The research team conducted lifecycle assessments of conventional and cool pavement materials and simulations of building energy consumption to examine the environmental impact of each material’s full lifecycle. Asphalt concrete, the most common material used for pavement, is dark and has a low albedo (a measure of solar reflectance). Cement concrete is lighter, and thus has a higher albedo, but it requires a high-temperature process that is considerably more energy- and carbon-intensive than making asphalt from petroleum. Albedo affects buildings by reflecting more or less sunlight to them and by changing the outside air temperature, though a higher reflectance is generally considered a positive as less heat is absorbed.

The researchers also compared the two types of concrete to reflective coatings as well as pavement that includes industrial waste products like slag and fly ash as a way to replace some of the energy-intensive cement in concrete. The energy and emissions associated with each pavement type’s materials and construction were paired with a regional climate model and simulated building energy consumption to determine the likely impact on buildings. The team was surprised to find that in most cases, the extra energy embodied in the cool material far outweighed the energy savings from increasing the albedo.

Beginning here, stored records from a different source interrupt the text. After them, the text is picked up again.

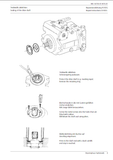 Rexroth Series 10 A10VG Axial Piston Variable Pump Service Repair Instructions Manual 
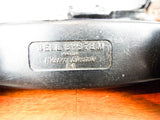 Vintage WW2 Era Bell System Western Electric Space Saver WE211 Wall Phone Rotary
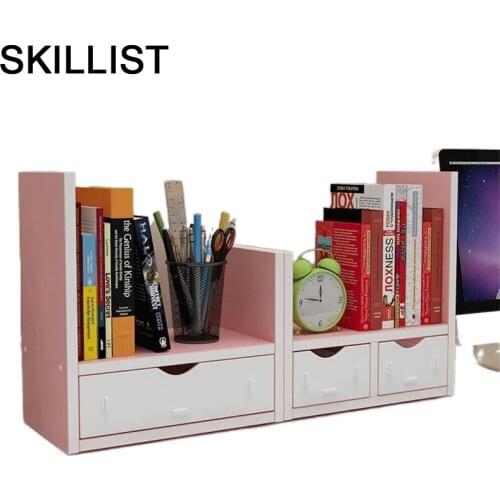Mobili Per La Casa Kids Bureau Libreria Madera Decoracao Mueble De Maison Meuble Furniture Decoration Bookcase Book Case Rack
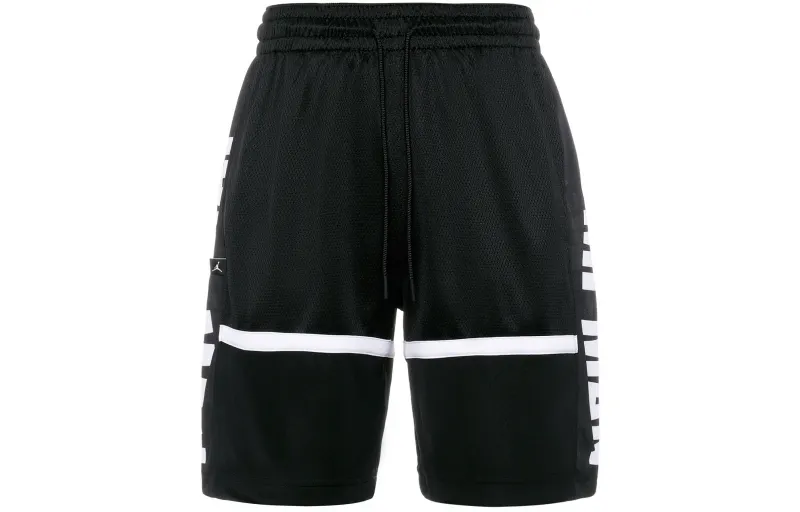 Jordan Basketball Shorts Men's Black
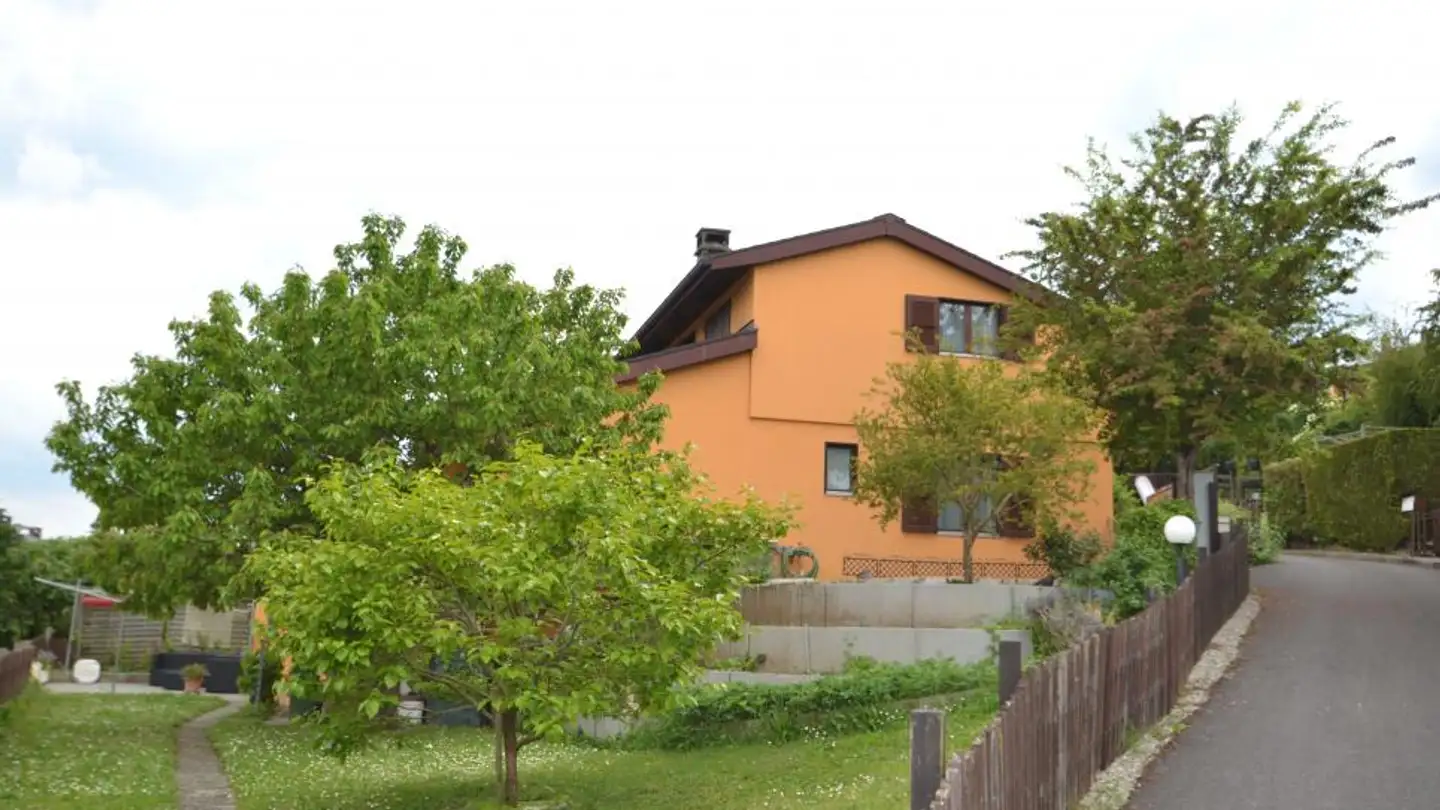 Semi-detached house for sale - 1350 Orbe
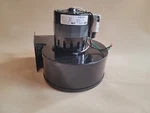 Inducer Fan Assembly Lochinvar 2714 Motor, 115V, 1/4 Hp, 3400 Rpm. Fixed Price $699.00.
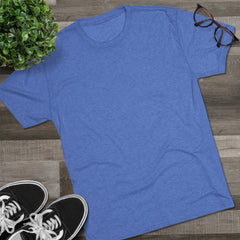 Men's Tri-Blend Crew Tee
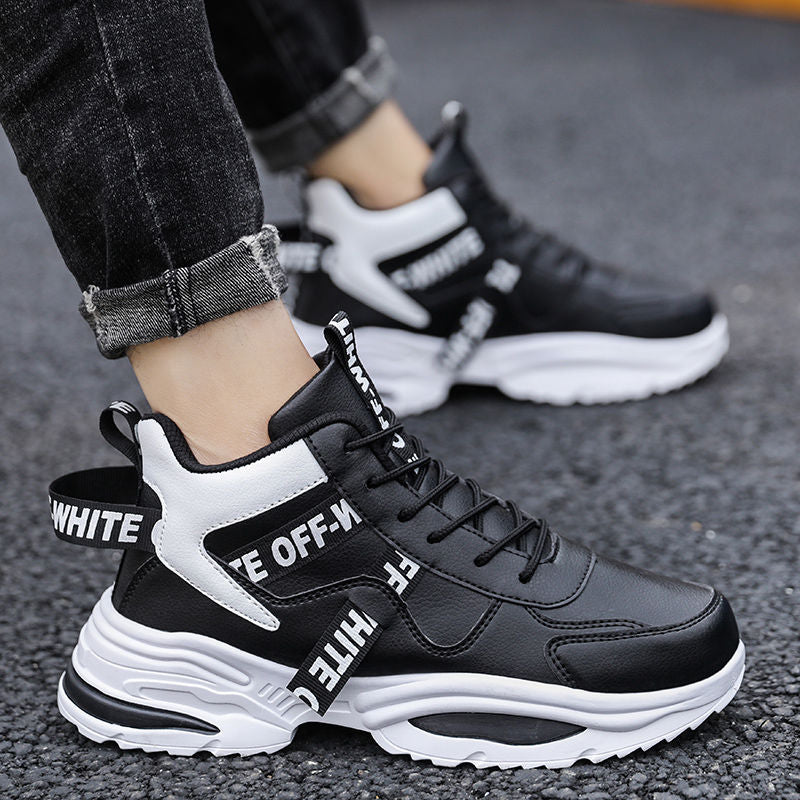 Alphabonix High-Performance Sneakers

“Over the lifecycle of the pavement, the pavement material matters substantially more than the pavement reflectance,” explains Ronnen Levinson, a researcher in Berkeley Lab’s Heat Island Group. “I was surprised to find that over 50 years, maintaining a reflective coating would require over six times as much energy as a slurry seal. The slurry seal is only rock and asphalt, which requires little energy to produce, while the reflective coating contains energy-intensive polymer.”